Next, find a list of words that you commonly use in your writing. Let us say that I love to use contractions when I write, maybe I always use words such as: “can’t”, “don’t”, “shouldn’t”, “won’t”, or “let’s”. Well, maybe go into LibreWriter and use “Search and Replace” to replace all contractions with the full versions of the words (“can’t” > “cannot”, “don’t” > “do not”, “shouldn’t” > “should not”, “won’t” > “will not”, “let’s” > “let us”). This can make a large difference in your writing and give a difference in how people and most importantly your adversaries perceive you. You can change most words to be different, as an example you can change “huge” to “large”. Just make sure these words fit with your identity.
Now, consider changing your words choices to fit a geographic location. Maybe you live in the US, and you want to give the impression that your identity is from the UK. For example, you can make use of location-based spelling and lexicon. This is risky, and one mistake can give it away.
First off, you need to decide where you want to give the impression of your location. Here is an example to give off the impression that you are from the US, or the UK. First, you will need to understand a thing or two about where your identity is “from”, do not pretend that you are from the UK, yet have no idea about it other than it exists.
After you have decided upon a good location that your identity is from, research the differences in language between the two languages (in this case between UK English and US English). Thanks to the internet, this is quite easy, and you can find Wikipedia pages conveniently highlighting the regional differences of a language between two nations. Pay attention to how certain words are spelled (“metre” > “meter”) and what words are exchanged with each other (“boot” > “trunk”). Now that you have a list of words that can be exchanged with each other, and a list of spelling that are different, use the “Search and Replace” in your editor and change the words such as “colour” into “color”, and “lorry” into “truck”. Again, do not use an AutoCorrect feature or “Replace All” as some changes might not make sense. Review each proposed change. As an example, if you were to use AutoCorrect or “Replace all” on the word “boot” to change into “trunk”, this would make perfect sense in the context of cars.

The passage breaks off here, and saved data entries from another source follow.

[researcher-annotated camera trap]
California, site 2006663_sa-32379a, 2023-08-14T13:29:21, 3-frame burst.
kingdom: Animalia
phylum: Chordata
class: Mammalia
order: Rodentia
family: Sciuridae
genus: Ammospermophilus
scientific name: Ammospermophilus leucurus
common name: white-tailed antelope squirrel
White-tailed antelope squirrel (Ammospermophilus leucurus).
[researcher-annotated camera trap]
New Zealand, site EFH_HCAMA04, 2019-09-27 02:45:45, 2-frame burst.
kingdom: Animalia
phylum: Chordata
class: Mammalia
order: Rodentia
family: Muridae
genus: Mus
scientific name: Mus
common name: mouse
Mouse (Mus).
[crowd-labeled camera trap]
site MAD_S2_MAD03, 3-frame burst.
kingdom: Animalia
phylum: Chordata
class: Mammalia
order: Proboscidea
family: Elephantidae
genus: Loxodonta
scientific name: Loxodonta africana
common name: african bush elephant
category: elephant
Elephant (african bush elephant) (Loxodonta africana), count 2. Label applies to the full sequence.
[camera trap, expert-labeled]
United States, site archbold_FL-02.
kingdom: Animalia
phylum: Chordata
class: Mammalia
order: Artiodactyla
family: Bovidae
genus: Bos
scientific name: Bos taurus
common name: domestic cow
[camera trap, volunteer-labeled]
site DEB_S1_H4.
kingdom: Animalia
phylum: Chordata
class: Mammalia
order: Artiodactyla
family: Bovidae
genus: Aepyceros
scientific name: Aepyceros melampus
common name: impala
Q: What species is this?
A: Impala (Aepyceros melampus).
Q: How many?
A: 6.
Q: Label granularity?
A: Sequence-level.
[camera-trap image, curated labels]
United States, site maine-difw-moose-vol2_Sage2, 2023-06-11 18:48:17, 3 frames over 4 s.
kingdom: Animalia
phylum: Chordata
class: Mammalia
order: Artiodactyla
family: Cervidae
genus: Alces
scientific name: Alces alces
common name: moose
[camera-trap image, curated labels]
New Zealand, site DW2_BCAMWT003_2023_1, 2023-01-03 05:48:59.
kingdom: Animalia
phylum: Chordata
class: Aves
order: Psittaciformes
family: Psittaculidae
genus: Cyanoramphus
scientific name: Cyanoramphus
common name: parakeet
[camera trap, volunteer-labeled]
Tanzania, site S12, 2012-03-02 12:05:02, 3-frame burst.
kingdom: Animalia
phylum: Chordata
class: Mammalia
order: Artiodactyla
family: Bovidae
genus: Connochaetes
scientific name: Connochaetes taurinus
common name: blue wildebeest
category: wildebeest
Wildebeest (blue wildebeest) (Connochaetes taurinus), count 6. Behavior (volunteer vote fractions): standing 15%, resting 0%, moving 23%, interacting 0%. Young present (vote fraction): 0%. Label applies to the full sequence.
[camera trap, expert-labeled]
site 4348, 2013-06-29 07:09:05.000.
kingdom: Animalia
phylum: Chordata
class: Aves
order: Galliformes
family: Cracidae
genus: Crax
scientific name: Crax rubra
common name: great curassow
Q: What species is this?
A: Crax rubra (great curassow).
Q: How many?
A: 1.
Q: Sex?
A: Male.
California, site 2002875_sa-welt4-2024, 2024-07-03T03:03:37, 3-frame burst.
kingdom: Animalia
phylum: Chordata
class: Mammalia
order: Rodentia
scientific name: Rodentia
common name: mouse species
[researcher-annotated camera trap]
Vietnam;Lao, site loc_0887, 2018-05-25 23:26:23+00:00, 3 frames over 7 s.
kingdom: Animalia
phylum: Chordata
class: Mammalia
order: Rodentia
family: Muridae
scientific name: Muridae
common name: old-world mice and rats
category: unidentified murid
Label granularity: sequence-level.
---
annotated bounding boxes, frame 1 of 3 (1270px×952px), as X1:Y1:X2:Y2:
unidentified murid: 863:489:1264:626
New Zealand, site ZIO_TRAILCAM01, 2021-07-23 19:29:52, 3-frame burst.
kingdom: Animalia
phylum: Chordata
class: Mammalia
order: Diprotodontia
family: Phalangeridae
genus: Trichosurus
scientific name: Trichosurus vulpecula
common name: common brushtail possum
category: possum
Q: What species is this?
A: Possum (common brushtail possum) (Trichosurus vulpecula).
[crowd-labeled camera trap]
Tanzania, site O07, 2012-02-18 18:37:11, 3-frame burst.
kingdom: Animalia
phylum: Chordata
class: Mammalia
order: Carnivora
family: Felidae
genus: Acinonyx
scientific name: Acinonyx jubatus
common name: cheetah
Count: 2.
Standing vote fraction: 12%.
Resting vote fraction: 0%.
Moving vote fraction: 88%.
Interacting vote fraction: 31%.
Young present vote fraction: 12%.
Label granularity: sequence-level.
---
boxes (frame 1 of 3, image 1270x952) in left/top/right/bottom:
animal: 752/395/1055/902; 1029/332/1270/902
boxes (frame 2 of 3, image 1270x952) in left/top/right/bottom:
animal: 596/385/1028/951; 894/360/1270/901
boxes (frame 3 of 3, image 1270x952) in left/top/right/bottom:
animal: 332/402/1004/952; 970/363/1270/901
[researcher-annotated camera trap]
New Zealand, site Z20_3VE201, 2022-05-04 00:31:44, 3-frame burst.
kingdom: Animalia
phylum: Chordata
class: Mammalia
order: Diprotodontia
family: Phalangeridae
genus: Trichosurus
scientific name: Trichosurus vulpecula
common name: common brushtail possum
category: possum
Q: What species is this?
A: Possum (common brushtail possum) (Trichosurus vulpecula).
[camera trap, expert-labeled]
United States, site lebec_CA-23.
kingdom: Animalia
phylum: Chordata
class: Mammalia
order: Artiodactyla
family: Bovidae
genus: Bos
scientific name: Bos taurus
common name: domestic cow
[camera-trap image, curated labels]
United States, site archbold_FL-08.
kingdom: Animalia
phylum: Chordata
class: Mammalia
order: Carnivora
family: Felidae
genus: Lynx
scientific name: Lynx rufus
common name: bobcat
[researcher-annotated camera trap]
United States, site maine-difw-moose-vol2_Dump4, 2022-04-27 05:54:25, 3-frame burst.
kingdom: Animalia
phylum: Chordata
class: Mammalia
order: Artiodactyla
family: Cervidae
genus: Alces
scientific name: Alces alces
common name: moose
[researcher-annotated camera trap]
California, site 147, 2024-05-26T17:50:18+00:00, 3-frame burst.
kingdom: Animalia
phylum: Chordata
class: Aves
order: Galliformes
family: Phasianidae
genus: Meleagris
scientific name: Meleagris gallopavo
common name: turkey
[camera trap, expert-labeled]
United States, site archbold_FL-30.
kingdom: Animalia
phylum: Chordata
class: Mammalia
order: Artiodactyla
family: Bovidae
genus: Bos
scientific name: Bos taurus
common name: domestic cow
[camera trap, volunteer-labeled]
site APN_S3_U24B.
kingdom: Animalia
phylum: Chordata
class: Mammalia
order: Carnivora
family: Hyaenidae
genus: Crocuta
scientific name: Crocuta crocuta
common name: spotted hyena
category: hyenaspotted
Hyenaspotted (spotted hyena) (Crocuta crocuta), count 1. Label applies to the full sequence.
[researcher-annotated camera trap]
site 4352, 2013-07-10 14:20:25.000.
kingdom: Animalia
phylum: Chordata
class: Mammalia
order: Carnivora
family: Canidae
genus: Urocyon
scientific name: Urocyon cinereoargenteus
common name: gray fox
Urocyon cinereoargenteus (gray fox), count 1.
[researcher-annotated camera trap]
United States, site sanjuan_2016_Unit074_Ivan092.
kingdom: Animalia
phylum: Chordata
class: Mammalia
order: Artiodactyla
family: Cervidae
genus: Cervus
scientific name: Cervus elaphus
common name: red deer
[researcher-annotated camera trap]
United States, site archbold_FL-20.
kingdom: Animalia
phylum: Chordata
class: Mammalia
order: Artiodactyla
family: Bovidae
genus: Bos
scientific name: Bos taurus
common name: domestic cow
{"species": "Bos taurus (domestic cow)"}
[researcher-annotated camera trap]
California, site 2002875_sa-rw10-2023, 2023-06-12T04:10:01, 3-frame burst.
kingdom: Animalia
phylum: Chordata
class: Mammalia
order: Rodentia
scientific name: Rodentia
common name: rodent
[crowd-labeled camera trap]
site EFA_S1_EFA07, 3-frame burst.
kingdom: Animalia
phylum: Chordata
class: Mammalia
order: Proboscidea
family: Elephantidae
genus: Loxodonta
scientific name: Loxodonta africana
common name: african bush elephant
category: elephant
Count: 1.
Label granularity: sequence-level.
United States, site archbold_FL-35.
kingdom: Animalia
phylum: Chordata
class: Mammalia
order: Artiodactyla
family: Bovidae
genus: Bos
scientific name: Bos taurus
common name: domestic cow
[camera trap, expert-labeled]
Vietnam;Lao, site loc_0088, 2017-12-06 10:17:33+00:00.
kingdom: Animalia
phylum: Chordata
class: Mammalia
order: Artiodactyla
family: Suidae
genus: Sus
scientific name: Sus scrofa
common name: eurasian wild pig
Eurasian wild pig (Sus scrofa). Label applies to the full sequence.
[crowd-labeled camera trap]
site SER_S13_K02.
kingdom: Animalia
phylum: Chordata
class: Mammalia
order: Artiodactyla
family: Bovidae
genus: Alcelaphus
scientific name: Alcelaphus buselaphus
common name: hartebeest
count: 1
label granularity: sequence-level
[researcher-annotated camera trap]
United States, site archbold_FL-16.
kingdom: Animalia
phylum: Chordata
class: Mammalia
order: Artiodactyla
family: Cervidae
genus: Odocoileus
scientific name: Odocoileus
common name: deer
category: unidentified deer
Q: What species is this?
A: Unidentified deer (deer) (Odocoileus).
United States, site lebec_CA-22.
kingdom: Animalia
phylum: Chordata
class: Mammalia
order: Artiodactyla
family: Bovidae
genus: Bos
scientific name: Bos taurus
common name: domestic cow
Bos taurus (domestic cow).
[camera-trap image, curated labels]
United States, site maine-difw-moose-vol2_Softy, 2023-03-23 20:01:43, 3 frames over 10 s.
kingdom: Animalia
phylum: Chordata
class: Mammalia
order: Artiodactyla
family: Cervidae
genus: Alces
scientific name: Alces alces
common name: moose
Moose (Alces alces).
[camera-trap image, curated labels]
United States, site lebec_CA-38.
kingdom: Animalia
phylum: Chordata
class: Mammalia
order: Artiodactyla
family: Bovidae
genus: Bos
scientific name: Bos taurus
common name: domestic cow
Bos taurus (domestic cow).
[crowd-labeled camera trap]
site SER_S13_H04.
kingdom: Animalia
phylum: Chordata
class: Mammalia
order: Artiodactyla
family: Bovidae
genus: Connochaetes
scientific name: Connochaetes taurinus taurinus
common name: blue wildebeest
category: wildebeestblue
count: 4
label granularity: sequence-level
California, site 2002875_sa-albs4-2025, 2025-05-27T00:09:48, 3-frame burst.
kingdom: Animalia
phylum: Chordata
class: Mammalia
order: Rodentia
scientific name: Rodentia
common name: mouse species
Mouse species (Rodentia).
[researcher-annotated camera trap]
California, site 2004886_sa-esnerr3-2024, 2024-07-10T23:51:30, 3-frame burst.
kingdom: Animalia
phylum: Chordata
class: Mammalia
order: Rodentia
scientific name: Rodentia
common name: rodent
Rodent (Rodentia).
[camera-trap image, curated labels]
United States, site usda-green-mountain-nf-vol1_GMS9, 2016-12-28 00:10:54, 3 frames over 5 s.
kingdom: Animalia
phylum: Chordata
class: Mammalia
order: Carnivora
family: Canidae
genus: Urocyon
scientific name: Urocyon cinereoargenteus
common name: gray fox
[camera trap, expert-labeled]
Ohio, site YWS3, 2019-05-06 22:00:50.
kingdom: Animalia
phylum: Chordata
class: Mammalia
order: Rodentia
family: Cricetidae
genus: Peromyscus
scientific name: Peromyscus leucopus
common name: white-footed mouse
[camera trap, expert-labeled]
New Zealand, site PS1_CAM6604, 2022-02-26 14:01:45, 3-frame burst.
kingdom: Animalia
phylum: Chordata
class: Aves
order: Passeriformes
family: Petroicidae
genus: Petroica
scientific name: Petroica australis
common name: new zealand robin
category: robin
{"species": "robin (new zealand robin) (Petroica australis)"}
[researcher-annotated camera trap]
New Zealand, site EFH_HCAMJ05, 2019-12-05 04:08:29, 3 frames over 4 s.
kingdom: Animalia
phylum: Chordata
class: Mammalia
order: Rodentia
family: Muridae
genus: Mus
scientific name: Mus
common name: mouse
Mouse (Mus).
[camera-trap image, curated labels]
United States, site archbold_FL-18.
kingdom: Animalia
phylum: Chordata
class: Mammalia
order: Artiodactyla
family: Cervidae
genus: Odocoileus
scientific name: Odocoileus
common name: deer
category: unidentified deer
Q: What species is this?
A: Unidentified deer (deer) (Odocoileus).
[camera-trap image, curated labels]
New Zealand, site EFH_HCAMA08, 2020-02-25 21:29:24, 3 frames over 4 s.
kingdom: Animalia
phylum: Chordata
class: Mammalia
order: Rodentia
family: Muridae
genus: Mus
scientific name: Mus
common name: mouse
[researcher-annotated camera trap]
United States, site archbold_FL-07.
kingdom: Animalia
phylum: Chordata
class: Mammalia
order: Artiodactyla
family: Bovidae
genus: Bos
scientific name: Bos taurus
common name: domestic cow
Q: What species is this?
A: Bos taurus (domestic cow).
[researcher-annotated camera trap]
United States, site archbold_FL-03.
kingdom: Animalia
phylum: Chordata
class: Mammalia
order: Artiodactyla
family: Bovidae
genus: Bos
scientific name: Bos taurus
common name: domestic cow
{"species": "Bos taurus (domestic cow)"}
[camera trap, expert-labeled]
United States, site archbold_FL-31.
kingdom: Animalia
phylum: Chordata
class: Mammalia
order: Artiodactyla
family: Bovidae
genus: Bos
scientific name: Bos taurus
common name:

But it would not make any sense in the context of shoes.
Understand that you have to constantly think of what you type and how you type while conducting sensitive activities.
Understand that altering your writing style for such purposes can ultimately change your baseline writing style, ironically making your writing traceable over longer periods.
Proofread yourself at least one time after you are done writing anything to verify you made no mistakes in your process. Trust (yourself) but verify anyway.
- https://www.whonix.org/wiki/Surfing_Posting_Blogging#Stylometry [Archive.org]: Whonix documentation about stylometry.
- https://wikipedia.org/wiki/Forensic_linguistics [Wikiless] [Archive.org]: Gives a brief rundown of the basics of forensic linguistics, not too informative.
- https://wikipedia.org/wiki/Writeprint [Wikiless] [Archive.org]: Gives a brief and informative rundown of forensic linguistics applied to internet investigations.
- https://wikipedia.org/wiki/Stylometry [Wikiless] [Archive.org]: Gives a brief overview of Stylometry.
- https://wikipedia.org/wiki/Content_similarity_detection [Wikiless] [Archive.org]: I would recommend reading this, quite informative.
- https://wikipedia.org/wiki/Author_profiling [Wikiless] [Archive.org]: Read through this as well if you are interested in this topic.
- https://wikipedia.org/wiki/Native-language_identification [Wikiless] [Archive.org]: This is less important if you use a translator, but if you do not use a translator to communicate on forums that are not in your native language, consider giving this a quick read through.
- https://wikipedia.org/wiki/Computational_linguistics [Wikiless] [Archive.org]: Only read through this if this topic is interesting to you.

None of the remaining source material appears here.